Poetry awards came next and I was sure that I would see the Poet Laureate take first prize. She did rise from her seat, although sooner than expected as she took third place. I knew I was not qualified to vacuum her eraser crumbs. The judges agreed.
       I never rose from my seat to walk past all the tables. I drove home without a single award; I was fully prepared to pull over and cry, but I didn’t feel the dejection that I thought I would. Instead I was thrilled to be a beginner. Laughter, tears, ahs, pictures, champagne, these are more than rewards; they are Pulitzers to me. Sure, a check, a certificate, a plaque would be validating. But what keeps me feeling like a winner? Those who are gracious enough to let down their guard and receive my gift. Writers who generously invest themselves in my promise and possibility. After a full sweep loss, is there anywhere to go but up? Will I try again for next year’s writing contest? You bet.

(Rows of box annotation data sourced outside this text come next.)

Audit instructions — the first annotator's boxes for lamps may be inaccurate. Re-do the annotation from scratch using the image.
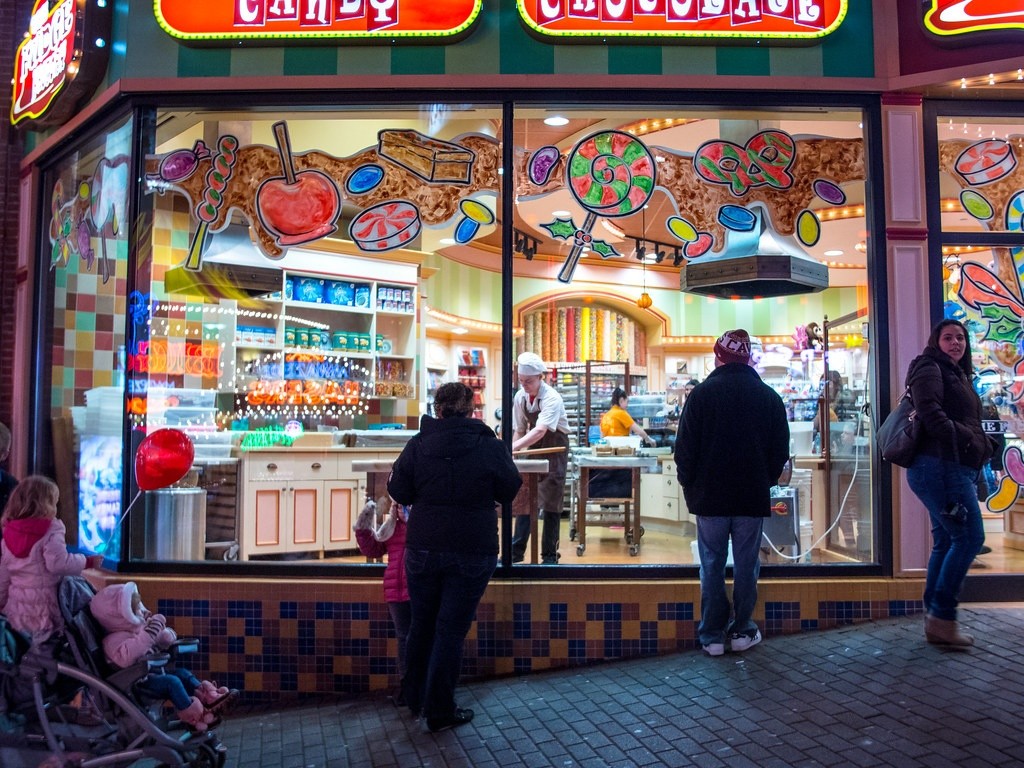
[637,207,651,307]
[544,112,569,125]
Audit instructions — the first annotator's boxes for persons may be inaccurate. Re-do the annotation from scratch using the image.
[0,419,19,514]
[811,371,869,556]
[497,350,571,565]
[597,386,658,525]
[0,475,105,713]
[90,581,240,732]
[353,467,413,707]
[386,382,523,734]
[683,379,702,399]
[673,328,790,656]
[804,323,825,350]
[874,318,1024,649]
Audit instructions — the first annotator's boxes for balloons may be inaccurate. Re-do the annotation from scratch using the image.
[134,428,194,491]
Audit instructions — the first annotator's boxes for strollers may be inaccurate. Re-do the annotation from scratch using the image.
[1,545,239,768]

       Recently, I went to the Post Office to mail another entry. The postal worker was running for city council for the first time. I told her about the rejection to success ratio I had learned at the writer’s workshop and that Lincoln lost eight elections before becoming president. After she lost the election, I told her how proud I was of her. As Roosevelt said, it is best to fail “while daring greatly, so that your place shall never be with those cold and timid souls who know neither victory nor defeat.” I reminded her I was the happiest loser she ever met and invited her into my loser’s circle.